SUÇLULAR YARGILANSA…
O dönem birçok delilin es geçildiğini paylaşan Sinemillioğlu, olayların hemen ardından İstanbul Barosu adına gidip sıkıyönetim komutanı ve dönemin valisiyle görüştüğünü belirterek, “Valilik bazı telefonları tespit etmişti. Ancak onlar valinin emriyle soruşturma dışında kaldı. Sonra o telefonlar MİT raporlarında da ortaya çıktı. Devlet cumhuriyetin kuruluşu döneminden beri bu tür olayların davalarında kendinden olmayana karşı yapılan her türlü zulmü göstermelik olarak yargılamıştır. Yargılama olması için yargılamıştır. Devlet Maraş’ta da aynı şeyi yaptı. Sivas’ta da aynı şey oldu. Gerçek suçluları ortaya çıkartıp yargılasalar bir daha böyle şeyler için insanları kullanamazlar” dedi.

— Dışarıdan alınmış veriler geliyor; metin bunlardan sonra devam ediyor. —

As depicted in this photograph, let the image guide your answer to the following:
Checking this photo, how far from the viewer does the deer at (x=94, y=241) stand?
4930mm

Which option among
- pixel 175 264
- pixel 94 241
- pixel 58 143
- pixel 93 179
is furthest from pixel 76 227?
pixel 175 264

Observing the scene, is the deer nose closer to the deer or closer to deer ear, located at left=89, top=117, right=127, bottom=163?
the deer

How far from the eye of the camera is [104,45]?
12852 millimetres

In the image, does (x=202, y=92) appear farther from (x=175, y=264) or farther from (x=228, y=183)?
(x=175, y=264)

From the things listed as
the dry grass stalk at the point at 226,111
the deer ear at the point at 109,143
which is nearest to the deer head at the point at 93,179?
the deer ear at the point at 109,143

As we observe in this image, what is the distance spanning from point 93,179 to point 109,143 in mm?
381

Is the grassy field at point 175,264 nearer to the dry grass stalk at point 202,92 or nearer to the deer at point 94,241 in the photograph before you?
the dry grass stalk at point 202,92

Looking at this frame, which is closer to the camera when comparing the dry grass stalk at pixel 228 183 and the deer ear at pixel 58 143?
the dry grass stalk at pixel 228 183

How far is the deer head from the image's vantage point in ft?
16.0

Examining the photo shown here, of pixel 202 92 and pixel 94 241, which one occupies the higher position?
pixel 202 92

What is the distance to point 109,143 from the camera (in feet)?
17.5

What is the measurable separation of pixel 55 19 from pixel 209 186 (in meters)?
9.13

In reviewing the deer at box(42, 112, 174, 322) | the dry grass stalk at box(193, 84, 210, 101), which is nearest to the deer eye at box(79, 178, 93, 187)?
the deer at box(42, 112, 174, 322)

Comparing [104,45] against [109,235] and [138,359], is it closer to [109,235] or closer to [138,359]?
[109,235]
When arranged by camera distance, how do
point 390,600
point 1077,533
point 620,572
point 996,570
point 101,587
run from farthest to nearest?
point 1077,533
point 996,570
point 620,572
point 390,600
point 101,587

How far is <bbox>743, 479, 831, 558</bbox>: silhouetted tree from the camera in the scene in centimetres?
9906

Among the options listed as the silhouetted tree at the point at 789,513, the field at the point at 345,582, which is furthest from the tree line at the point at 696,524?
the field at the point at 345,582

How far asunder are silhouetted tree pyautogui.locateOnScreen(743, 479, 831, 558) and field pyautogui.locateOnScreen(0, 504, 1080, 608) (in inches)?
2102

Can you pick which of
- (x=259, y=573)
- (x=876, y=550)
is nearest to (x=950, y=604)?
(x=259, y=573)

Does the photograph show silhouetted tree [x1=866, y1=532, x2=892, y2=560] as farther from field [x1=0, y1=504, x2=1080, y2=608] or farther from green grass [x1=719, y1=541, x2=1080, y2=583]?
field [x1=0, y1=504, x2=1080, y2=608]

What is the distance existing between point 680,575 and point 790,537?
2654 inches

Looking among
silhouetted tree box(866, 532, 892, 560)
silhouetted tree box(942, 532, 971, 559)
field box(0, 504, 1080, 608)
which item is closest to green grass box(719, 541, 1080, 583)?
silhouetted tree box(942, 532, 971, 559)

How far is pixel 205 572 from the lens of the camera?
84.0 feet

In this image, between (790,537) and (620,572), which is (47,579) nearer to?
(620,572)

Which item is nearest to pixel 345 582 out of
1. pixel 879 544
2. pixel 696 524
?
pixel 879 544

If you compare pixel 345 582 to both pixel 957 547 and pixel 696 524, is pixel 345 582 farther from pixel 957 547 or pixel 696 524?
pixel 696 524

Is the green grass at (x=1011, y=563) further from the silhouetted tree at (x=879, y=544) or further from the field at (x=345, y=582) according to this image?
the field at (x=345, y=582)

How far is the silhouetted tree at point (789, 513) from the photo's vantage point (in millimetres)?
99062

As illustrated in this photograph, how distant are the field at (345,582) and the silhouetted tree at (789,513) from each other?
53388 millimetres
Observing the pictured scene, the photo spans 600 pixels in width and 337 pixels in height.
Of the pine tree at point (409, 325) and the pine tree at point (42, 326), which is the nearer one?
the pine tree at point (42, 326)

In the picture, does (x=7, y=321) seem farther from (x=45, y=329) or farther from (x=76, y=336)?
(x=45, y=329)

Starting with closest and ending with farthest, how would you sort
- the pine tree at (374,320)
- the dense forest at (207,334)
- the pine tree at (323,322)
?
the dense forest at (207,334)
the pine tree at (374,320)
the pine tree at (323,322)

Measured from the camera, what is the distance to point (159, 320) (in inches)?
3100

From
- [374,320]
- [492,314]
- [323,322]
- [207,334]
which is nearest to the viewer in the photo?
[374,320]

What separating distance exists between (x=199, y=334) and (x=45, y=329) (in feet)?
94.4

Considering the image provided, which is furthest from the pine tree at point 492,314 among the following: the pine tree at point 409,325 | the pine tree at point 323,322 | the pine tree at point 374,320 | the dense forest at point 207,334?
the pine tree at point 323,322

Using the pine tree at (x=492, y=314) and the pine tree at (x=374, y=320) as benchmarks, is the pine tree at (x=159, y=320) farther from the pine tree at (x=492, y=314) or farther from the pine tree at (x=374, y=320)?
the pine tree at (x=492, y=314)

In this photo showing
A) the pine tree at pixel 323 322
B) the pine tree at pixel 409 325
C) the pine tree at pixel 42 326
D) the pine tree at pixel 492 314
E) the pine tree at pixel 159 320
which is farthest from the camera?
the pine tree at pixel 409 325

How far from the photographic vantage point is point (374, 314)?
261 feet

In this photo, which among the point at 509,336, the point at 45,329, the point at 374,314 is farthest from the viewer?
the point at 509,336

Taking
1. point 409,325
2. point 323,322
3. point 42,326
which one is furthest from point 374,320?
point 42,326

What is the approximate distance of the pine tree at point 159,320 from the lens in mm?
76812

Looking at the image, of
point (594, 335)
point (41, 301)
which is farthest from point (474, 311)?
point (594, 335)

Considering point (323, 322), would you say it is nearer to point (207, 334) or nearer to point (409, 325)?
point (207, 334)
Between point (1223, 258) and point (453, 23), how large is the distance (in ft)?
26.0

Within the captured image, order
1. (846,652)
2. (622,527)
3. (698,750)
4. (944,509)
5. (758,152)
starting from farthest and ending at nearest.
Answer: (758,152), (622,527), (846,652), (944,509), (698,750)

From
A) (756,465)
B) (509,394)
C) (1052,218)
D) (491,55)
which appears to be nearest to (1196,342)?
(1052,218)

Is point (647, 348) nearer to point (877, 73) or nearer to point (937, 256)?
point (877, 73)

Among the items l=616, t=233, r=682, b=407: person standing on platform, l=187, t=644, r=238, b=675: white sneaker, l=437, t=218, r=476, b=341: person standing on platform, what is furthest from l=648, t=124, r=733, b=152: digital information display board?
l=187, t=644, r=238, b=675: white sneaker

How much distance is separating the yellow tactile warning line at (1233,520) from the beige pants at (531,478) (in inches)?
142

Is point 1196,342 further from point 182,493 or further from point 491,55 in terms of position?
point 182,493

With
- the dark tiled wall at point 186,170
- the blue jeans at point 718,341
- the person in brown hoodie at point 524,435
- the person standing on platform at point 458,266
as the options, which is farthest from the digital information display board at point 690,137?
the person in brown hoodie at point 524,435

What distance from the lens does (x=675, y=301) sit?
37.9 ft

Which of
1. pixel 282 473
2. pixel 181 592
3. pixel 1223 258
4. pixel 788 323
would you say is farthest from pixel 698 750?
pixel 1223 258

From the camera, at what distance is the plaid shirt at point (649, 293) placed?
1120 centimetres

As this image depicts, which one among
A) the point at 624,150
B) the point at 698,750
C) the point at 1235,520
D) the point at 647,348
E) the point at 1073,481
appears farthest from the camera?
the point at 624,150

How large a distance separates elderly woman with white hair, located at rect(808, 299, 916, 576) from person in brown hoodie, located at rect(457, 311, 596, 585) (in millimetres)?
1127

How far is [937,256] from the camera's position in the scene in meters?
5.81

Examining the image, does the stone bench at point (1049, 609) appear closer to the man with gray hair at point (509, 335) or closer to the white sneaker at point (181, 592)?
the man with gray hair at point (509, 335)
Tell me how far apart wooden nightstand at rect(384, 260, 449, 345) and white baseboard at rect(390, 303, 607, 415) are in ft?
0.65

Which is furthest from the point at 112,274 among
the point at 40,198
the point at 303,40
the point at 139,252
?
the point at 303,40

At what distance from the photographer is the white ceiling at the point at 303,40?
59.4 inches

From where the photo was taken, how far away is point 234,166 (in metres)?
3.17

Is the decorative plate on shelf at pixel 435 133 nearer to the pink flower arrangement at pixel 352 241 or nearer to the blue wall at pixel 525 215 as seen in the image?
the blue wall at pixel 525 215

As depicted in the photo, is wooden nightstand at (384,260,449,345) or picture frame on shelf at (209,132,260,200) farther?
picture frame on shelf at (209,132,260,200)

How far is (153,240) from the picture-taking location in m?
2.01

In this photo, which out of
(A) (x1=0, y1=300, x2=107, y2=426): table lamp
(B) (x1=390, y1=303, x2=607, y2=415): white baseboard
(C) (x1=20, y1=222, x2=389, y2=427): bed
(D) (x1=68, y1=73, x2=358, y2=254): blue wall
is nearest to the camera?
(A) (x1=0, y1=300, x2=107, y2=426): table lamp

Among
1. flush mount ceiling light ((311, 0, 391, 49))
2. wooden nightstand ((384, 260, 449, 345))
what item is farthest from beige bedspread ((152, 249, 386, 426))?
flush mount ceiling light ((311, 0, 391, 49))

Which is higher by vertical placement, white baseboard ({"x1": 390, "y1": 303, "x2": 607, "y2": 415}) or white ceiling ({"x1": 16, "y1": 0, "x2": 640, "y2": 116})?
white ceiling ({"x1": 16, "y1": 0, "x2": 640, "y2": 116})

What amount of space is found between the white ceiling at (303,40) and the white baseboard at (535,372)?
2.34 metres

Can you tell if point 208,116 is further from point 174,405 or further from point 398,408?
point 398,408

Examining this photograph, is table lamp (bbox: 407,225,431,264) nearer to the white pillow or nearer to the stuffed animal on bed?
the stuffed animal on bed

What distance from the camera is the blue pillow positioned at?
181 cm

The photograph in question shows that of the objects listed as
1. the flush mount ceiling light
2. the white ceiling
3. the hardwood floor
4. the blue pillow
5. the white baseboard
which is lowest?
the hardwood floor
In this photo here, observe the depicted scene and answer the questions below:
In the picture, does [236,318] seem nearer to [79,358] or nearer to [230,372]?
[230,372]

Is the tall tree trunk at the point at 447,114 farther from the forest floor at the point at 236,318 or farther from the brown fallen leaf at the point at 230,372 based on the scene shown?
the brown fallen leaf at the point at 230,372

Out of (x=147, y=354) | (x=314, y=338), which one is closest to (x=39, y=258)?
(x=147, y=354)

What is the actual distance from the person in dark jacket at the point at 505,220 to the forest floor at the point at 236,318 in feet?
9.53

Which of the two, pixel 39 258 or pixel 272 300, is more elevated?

‘CENAZELER GEÇ TESLİM EDİLDİ’
Katliama tanıklık eden ve olaydan bir yıl sonra yakalanarak çarptırıldığı idam cezasından Yargıtay’ın kararıyla kurtulan Hamit Kapan, katliamda yaşadıklarını anlattı. 2 öğretmenin öldürülmesinin ardından cenaze töreni için kurulan komitenin içinde olduğunu aktaran Kapan, şöyle devam etti: “Cuma sabahı mahalledeki hastanenin orada korteji oluşturmaya başladık. Korteje giren insanlar 3 defa aramadan geçirildi. Deyim yerindeyse oluşacak bir çatışma durumunda çıplak bırakıldık. Biz olayların daha da büyüyeceğini beklemiyorduk. Arkasından daha büyük şeylerin planladığını bilmiyorduk. Hastane başhekimi otopsi yapıldığını bahane ederek, cenazeleri Cuma namazına yakın bir zamanda verdi. Yörükselim şehrin bir ucunda, mezarlık da diğer ucunda, mecburen şehri dolaşacaktık. Şehrin en eski camisi olan Ulu Camii’ne yaklaştığımızda askerler bizi durdurdu. Camiyle karşı karşıyayız. Orada o güne kadar camide göremediğimiz bir kalabalıkla karşılaştık.”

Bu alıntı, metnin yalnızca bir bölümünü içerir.